At its annual conference last month, the National Union of Students rolled over on compulsory and up-front amenities fees. According to its new president, Angus McFarland, it was a matter of accepting reality. “We were … aware … that the Labor Party had comprehensively ruled out returning to the upfront fee-paying system,” he said.
But they are not giving up on a fee. One of the options they plan to present to the federal government is a HECS-style scheme to avoid the up-front charges of the old amenities fee, but to restore a revenue flow from students.
This is certainly less incoherent than NUS’s previous position, that the HECS which funds tuition on an income-contingent basis should be reduced, while a up-front, completely deregulated fee which funds other people’s childcare and student union hacks should be maintained. To the extent that made any sense, it was sending very mixed messages.

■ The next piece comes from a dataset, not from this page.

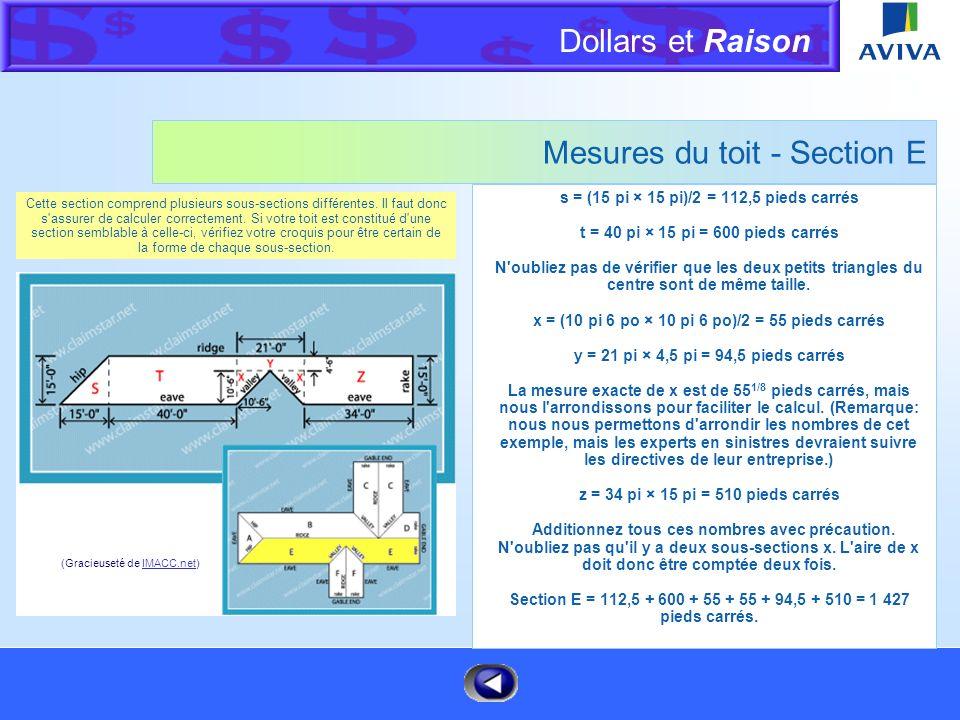 Dollars et Raison Menu Mesures du toit - Section D x = (15 pi × 15 pi)/2 = 112,5 pieds carrés y = 10 pi × 15 pi = 150 pieds carrés Section D = 112,5 +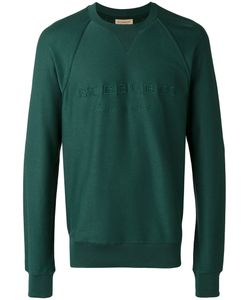 Burberry | Crew Neck Sweatshirt S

But removing the up-front element only solves half of NUS’s coherence problem. As the huge drops in student union membership reported in today’s papers demonstrate, their services were of peripheral importance to most students (or more cheaply acquired on a user-pays basis). So NUS’s position is that students should be allowed to spend more on services they mostly don’t need, while being against students being allowed to invest more in their principal asset, their human capital.
Still, in calling for fees of any kind, against the price control of the two major parties, NUS is in the deregulation camp. They just need to take their deregulatory ideas a lot further than they have.